- **PROMPT**
Set down, word for word, the part of the records below that opens with the line containing "Between the woman" and continues through the end of the records.

begin

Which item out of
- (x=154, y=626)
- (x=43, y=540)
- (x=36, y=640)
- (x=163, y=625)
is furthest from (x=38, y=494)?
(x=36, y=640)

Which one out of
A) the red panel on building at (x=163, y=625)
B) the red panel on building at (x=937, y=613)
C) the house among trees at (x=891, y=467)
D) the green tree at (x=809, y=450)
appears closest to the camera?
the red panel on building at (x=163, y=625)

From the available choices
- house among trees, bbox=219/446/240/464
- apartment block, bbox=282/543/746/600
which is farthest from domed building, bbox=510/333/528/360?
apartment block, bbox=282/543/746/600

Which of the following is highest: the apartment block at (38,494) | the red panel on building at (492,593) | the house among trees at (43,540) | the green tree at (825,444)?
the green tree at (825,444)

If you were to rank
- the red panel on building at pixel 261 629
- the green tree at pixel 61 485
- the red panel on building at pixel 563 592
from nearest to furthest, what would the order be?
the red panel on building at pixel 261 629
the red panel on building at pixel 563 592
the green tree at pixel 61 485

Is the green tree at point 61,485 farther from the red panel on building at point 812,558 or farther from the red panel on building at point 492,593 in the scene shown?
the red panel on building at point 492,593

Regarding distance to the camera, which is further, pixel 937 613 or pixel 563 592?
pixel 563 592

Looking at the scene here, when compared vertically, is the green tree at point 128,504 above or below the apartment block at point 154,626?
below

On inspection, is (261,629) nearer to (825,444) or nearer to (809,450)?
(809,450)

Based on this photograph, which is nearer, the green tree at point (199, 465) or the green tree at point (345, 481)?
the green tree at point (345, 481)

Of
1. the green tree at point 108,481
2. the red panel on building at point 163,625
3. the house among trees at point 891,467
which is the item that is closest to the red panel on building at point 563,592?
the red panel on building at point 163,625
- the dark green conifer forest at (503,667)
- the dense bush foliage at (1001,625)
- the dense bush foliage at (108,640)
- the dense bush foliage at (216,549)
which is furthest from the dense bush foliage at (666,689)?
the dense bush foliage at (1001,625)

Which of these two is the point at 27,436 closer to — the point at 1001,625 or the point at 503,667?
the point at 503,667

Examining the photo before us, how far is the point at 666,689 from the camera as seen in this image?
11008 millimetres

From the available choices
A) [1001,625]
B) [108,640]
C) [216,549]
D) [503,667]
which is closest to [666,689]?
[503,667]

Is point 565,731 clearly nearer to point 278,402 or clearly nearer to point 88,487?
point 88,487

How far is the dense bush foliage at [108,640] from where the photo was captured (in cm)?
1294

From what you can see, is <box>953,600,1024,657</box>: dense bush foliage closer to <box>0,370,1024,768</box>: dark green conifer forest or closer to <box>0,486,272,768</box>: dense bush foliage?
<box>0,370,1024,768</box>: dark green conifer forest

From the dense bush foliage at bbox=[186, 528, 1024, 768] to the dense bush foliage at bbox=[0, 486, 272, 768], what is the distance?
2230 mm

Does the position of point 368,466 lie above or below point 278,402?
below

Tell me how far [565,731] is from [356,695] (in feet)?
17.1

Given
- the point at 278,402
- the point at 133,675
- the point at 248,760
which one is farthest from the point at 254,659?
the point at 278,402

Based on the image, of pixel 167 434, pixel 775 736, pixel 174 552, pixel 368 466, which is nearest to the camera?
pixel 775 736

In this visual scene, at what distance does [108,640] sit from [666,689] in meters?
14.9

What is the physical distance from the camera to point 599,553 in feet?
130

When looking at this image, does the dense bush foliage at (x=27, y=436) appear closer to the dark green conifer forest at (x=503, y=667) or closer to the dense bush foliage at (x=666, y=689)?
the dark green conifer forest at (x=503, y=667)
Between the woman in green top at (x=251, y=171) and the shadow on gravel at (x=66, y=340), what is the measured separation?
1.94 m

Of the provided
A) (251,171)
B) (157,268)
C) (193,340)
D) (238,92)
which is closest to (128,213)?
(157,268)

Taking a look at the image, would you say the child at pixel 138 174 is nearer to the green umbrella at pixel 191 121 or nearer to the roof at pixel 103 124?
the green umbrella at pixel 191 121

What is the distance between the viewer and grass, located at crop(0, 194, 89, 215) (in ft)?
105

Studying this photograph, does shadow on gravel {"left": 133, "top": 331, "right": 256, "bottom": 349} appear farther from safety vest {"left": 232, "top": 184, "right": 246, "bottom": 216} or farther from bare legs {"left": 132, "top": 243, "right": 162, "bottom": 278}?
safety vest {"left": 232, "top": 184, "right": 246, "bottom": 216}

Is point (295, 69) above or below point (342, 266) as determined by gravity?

end

- **RESPONSE**
Between the woman in green top at (x=251, y=171) and the shadow on gravel at (x=66, y=340), what is the measured separation?
1.94 m

Of the provided
A) (251,171)
B) (157,268)
C) (193,340)
D) (238,92)
which is closest to (128,213)?
(157,268)

Taking a look at the image, would you say the child at pixel 138 174 is nearer to the green umbrella at pixel 191 121 or nearer to the roof at pixel 103 124?
the green umbrella at pixel 191 121

What is the distance between the viewer and grass, located at crop(0, 194, 89, 215) (in ft)?
105

Studying this photograph, does shadow on gravel {"left": 133, "top": 331, "right": 256, "bottom": 349} appear farther from safety vest {"left": 232, "top": 184, "right": 246, "bottom": 216} or farther from bare legs {"left": 132, "top": 243, "right": 162, "bottom": 278}?
safety vest {"left": 232, "top": 184, "right": 246, "bottom": 216}

Is point (295, 69) above or below point (342, 266) as determined by gravity?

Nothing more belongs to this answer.